Jika Anda Akan Maju Dalam Pemilu 2019, Pahami 5 Hal Paling Krusial Dalam Sistem Pemilu Nanti

Kader-kader FSPMI/KSPI maju sebagai caleg dari berbagai partai dalam Pemilu tahun 2014. Ini menunjukkan FSPMI/KSPI bukan underbow PKS.

Jakarta, KPonline – Dewan Perwakilan Rakyat (DPR) akhirnya mengesahkan Rancangan Undang-Undang Pemilu dalam rapat paripurna yang berakhir pada Jumat (21/7/2017) dini hari. Pengesahan ini termasuk menetapkan keputusan atas lima isu krusial dalam RUU Pemilu yang belum mencapai kesepakatan dalam pembahasan tingkat Pansus.

Lima isu itu yakni soal sistem pemilu, ambang batas pencalonan presiden ( presidential threshold), ambang batas parlemen, metode konversi suara, dan alokasi kursi per dapil.

Bacaan Lainnya
1. Sistem pemilu terbuka

Sistem pemilu proporsional terbuka merupakan sistem yang cenderung membebaskan pemilih untuk memilih calon yang diinginkannya. Dimana calon legislatif terpilih adalah mereka yang mendapatkan suara terbanyak dari pemilih.

Sistem ini banyak diusulkan oleh pengamat pemilu karena dianggap lebih demokratis dan tingkat partisipasi masyarakat akan lebih tinggi. Alasannya, pemilih bisa memilih langsung wakilnya.

2. Ambang batas pencalonan presiden (presidential threshold)

Isu presidential threshold merupakan isu yang paling menimbulkan perdebatan di antara lima isu krusial lainnya. Hingga diputuskan, isu ini masih menuai pro kontra tak hanya dari luar parlemen, tetapi juga di internal parlemen.

Presidential threshold yang akhirnya diputuskan adalah 20-25 persen, yakni 20 persen suara kursi di DPR atau 25 persen suara sah nasional.

Implikasi paling nyata adalah, yang paling bisa -dalam artian punya posisi tawar dan modal politik untuk bisa mengusung presiden dan wakil presiden- adalah mereka yang punya kursi atau punya suara sah dari pemilu legislatif 2014. Sementara itu, bermunculan partai baru yang berkompetisi pada pemilu 2019, seperti PSI dan Perindo.

Jika partai-partai baru ini ingin mengusung presiden, partai ini tidak memiliki modalitas yang bisa digunakan untuk mencalonkan calon presiden karena tidak punya modal politik yang disyaratkan undang-undang.

3. Ambang batas parlemen

Ambang batas parlemen atau parliamentary threshold yang disahkan adalah 4 persen. Artinya, naik 0,5 persen dari Pemilu 2014 lalu.

**Data yang Disediakan:**
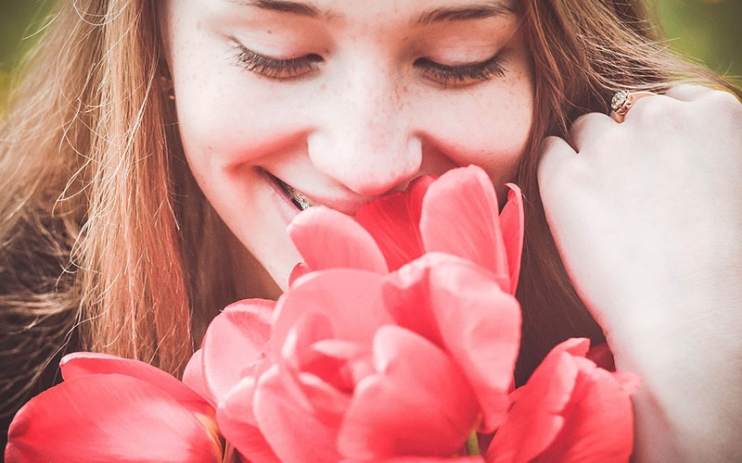 Mejora tu Autoestima. Valórate más y mejor. 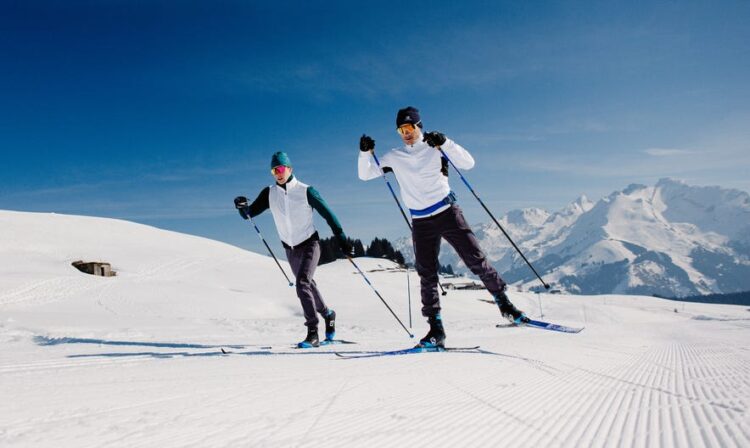 mariana esqui feet 4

**Petunjuk:**
(a) Ringkas paragraf dalam artikel tentang RUU Pemilu yang diawali "Implikasi paling nyata adalah" menjadi satu kalimat yang lebih pendek tanpa menghilangkan fakta pokoknya.
(b) Jawab pertanyaan berikut berdasarkan artikel tentang RUU Pemilu.
(i) Kapan rapat paripurna pengesahan RUU Pemilu berakhir?
(ii) Dalam sistem pemilu proporsional terbuka, calon legislatif mana yang terpilih?
(iii) Berapa persen ambang batas parlemen yang disahkan?
(c) Sebutkan semua isu krusial dalam RUU Pemilu yang disebut dalam artikel tentang RUU Pemilu.

**Jawaban Setiap Tugas:**
(a) Pihak yang paling mampu mengusung presiden dan wakil presiden adalah mereka yang memiliki kursi atau suara sah dari pemilu legislatif 2014, sementara partai baru seperti PSI dan Perindo ikut berkompetisi pada pemilu 2019.

(b)
(i) Jumat (21/7/2017) dini hari.
(ii) Calon yang mendapatkan suara terbanyak dari pemilih.
(iii) 4 persen.

(c)
- Sistem pemilu
- Ambang batas pencalonan presiden (presidential threshold)
- Ambang batas parlemen
- Metode konversi suara
- Alokasi kursi per dapil